Weltspitze beim Wirkungsgrad

  • 17. August 2004




Physik Journal - Mit 20,3 Prozent Wirkungsgrad haben Freiburger Forscher einen neuen Rekord für multikristalline Solarzellen aufgestellt.

Mit 20,3 Prozent Wirkungsgrad haben die Sonnenstrom-Forscher vom Fraunhofer Institut für Solare Energiesysteme in Freiburg (ISE) einen neuen Weltrekord für multikristalline Solarzellen aufgestellt. Diese psychologisch wichtige 20-Prozent Hürde nahm die Arbeitsgruppe um Stefan Glunz mit einem verbesserten Herstellungsprozess, durch den das Material deutlich weniger Störstellen ausbildete, an denen einmal erzeugte Elektronen-Loch-Paare ungenutzt rekombinierten.

Die Oberfläche der Rekord-Solarzelle verbessert den Lichteinfang. (Foto: ISE)

Im Unterschied zu den teureren monokristallinen Solarzellen weist das multikristalline Material aus hunderten bis tausenden Kristallen deutlich mehr Korngrenzen und strukturelle Versetzungen auf. An diesen Stellen sammeln sich bevorzugt Fremdatome wie beispielsweise Eisen an. Einfallendes Sonnenlicht erzeugt Elektron-Loch-Paare, die die Grundlage für den photovoltaischen Strom bilden, sofern sie sich nicht schon im Material selbst wieder vereinen.

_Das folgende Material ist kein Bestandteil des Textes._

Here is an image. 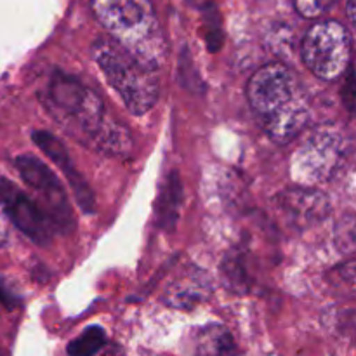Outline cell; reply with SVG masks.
<instances>
[{"label":"cell","instance_id":"1","mask_svg":"<svg viewBox=\"0 0 356 356\" xmlns=\"http://www.w3.org/2000/svg\"><path fill=\"white\" fill-rule=\"evenodd\" d=\"M247 99L264 132L278 145H287L309 122V101L298 75L273 63L259 68L247 86Z\"/></svg>","mask_w":356,"mask_h":356},{"label":"cell","instance_id":"2","mask_svg":"<svg viewBox=\"0 0 356 356\" xmlns=\"http://www.w3.org/2000/svg\"><path fill=\"white\" fill-rule=\"evenodd\" d=\"M47 99L51 101V106L63 115L65 122L79 129L101 152L124 155L132 148L127 129L108 117L99 96L75 76L56 73L49 80Z\"/></svg>","mask_w":356,"mask_h":356},{"label":"cell","instance_id":"3","mask_svg":"<svg viewBox=\"0 0 356 356\" xmlns=\"http://www.w3.org/2000/svg\"><path fill=\"white\" fill-rule=\"evenodd\" d=\"M94 14L124 51L155 72L167 44L149 0H90Z\"/></svg>","mask_w":356,"mask_h":356},{"label":"cell","instance_id":"4","mask_svg":"<svg viewBox=\"0 0 356 356\" xmlns=\"http://www.w3.org/2000/svg\"><path fill=\"white\" fill-rule=\"evenodd\" d=\"M92 58L132 113L143 115L155 106L160 87L153 70L143 66L117 42L108 38L94 42Z\"/></svg>","mask_w":356,"mask_h":356},{"label":"cell","instance_id":"5","mask_svg":"<svg viewBox=\"0 0 356 356\" xmlns=\"http://www.w3.org/2000/svg\"><path fill=\"white\" fill-rule=\"evenodd\" d=\"M351 141L344 131L323 125L301 143L291 160V177L301 188L332 181L348 162Z\"/></svg>","mask_w":356,"mask_h":356},{"label":"cell","instance_id":"6","mask_svg":"<svg viewBox=\"0 0 356 356\" xmlns=\"http://www.w3.org/2000/svg\"><path fill=\"white\" fill-rule=\"evenodd\" d=\"M301 58L318 79L327 82L341 79L350 68V33L337 21L316 23L302 38Z\"/></svg>","mask_w":356,"mask_h":356},{"label":"cell","instance_id":"7","mask_svg":"<svg viewBox=\"0 0 356 356\" xmlns=\"http://www.w3.org/2000/svg\"><path fill=\"white\" fill-rule=\"evenodd\" d=\"M14 163H16L17 172L26 181L28 186L38 191L42 200L47 204L52 225H56L63 232L73 229L75 219H73V212L68 204L65 188L59 183L58 176L33 155H19Z\"/></svg>","mask_w":356,"mask_h":356},{"label":"cell","instance_id":"8","mask_svg":"<svg viewBox=\"0 0 356 356\" xmlns=\"http://www.w3.org/2000/svg\"><path fill=\"white\" fill-rule=\"evenodd\" d=\"M0 209L31 242L47 247L52 242V221L13 181L0 177Z\"/></svg>","mask_w":356,"mask_h":356},{"label":"cell","instance_id":"9","mask_svg":"<svg viewBox=\"0 0 356 356\" xmlns=\"http://www.w3.org/2000/svg\"><path fill=\"white\" fill-rule=\"evenodd\" d=\"M277 209L285 221L298 229L309 228L322 221L330 211L329 200L323 193L313 188H292L278 195Z\"/></svg>","mask_w":356,"mask_h":356},{"label":"cell","instance_id":"10","mask_svg":"<svg viewBox=\"0 0 356 356\" xmlns=\"http://www.w3.org/2000/svg\"><path fill=\"white\" fill-rule=\"evenodd\" d=\"M33 143L59 167V169H61V172L65 174L66 179H68V184L72 186L73 193H75L76 197V202L80 204L82 211L90 214V212L94 211V205H96V202H94V193L89 188V184H87V181L82 177V174L76 170L68 149L63 146V143L59 141L56 136H52L51 132L47 131H35Z\"/></svg>","mask_w":356,"mask_h":356},{"label":"cell","instance_id":"11","mask_svg":"<svg viewBox=\"0 0 356 356\" xmlns=\"http://www.w3.org/2000/svg\"><path fill=\"white\" fill-rule=\"evenodd\" d=\"M181 197H183V186H181L179 174L176 170L167 176L163 183L162 191H160L159 204H156V218L159 225L167 232H172L176 226L177 218H179Z\"/></svg>","mask_w":356,"mask_h":356},{"label":"cell","instance_id":"12","mask_svg":"<svg viewBox=\"0 0 356 356\" xmlns=\"http://www.w3.org/2000/svg\"><path fill=\"white\" fill-rule=\"evenodd\" d=\"M197 346L200 356H225L232 353L233 337L225 327L211 325L198 334Z\"/></svg>","mask_w":356,"mask_h":356},{"label":"cell","instance_id":"13","mask_svg":"<svg viewBox=\"0 0 356 356\" xmlns=\"http://www.w3.org/2000/svg\"><path fill=\"white\" fill-rule=\"evenodd\" d=\"M207 292L209 287L205 285V280L191 277L183 284H174L167 292L165 301L174 308H191V306H195V302H200L202 299H205Z\"/></svg>","mask_w":356,"mask_h":356},{"label":"cell","instance_id":"14","mask_svg":"<svg viewBox=\"0 0 356 356\" xmlns=\"http://www.w3.org/2000/svg\"><path fill=\"white\" fill-rule=\"evenodd\" d=\"M106 344V334L101 327H89L68 344V356H94Z\"/></svg>","mask_w":356,"mask_h":356},{"label":"cell","instance_id":"15","mask_svg":"<svg viewBox=\"0 0 356 356\" xmlns=\"http://www.w3.org/2000/svg\"><path fill=\"white\" fill-rule=\"evenodd\" d=\"M225 277L226 280L229 282L233 289H247V273H245V268H243V259L242 257H236L232 256L229 259L225 261Z\"/></svg>","mask_w":356,"mask_h":356},{"label":"cell","instance_id":"16","mask_svg":"<svg viewBox=\"0 0 356 356\" xmlns=\"http://www.w3.org/2000/svg\"><path fill=\"white\" fill-rule=\"evenodd\" d=\"M296 9L299 14L308 19H315V17L323 16L329 9L336 6L337 0H294Z\"/></svg>","mask_w":356,"mask_h":356},{"label":"cell","instance_id":"17","mask_svg":"<svg viewBox=\"0 0 356 356\" xmlns=\"http://www.w3.org/2000/svg\"><path fill=\"white\" fill-rule=\"evenodd\" d=\"M205 38L211 51H218L222 44V31L219 24L218 10L212 7L211 13H205Z\"/></svg>","mask_w":356,"mask_h":356},{"label":"cell","instance_id":"18","mask_svg":"<svg viewBox=\"0 0 356 356\" xmlns=\"http://www.w3.org/2000/svg\"><path fill=\"white\" fill-rule=\"evenodd\" d=\"M348 76H346V82L343 86V103L346 104L348 111H353L355 110V80H353V70L348 68Z\"/></svg>","mask_w":356,"mask_h":356},{"label":"cell","instance_id":"19","mask_svg":"<svg viewBox=\"0 0 356 356\" xmlns=\"http://www.w3.org/2000/svg\"><path fill=\"white\" fill-rule=\"evenodd\" d=\"M7 242H9V235H7V228L2 221V216H0V249L6 247Z\"/></svg>","mask_w":356,"mask_h":356},{"label":"cell","instance_id":"20","mask_svg":"<svg viewBox=\"0 0 356 356\" xmlns=\"http://www.w3.org/2000/svg\"><path fill=\"white\" fill-rule=\"evenodd\" d=\"M348 17L351 23H355V0H348Z\"/></svg>","mask_w":356,"mask_h":356}]
</instances>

Bei Solarzellen, die üblicherweise bei 1050 Grad Celsius mit einer schützenden Siliziumdioxidschicht passiviert werden, können die Fremdatome von den Korngrenzen aus in das vormals reine Halbleiter-Material diffundieren und zusätzliche Rekombinationszentren bilden, die den Wirkungsgrad herabsetzen. Genau diesen störenden Effekt analysierten die Fraunhofer-Forscher und bekamen ihn mit geringeren Beschichtungs-Temperaturen von 800 bis 850 Grad in den Griff.

Zusätzlich griffen Glunz und Kollegen auf ein elegantes und bereits patentiertes Laser-Verfahren zurück, um die elektrischen Kontakte an der Rückseite der Solarzelle anzuschließen. Durch diese so genannte „Laser-Fired Contacts“-Methode (LFC) kann bei der Produktion auf die bisher notwendigen teuren und langsamen Photolithographieschritte verzichtet werden. Das LFC-Verfahren, das allein Wirkungsgradsteigerungen um ein bis zwei Prozent ermöglicht, ist bereits heute in die industrielle Fertigung übertragbar. Mehrere deutsche Hersteller für Solarmodule haben bereits großes Interesse an dieser Technik gezeigt.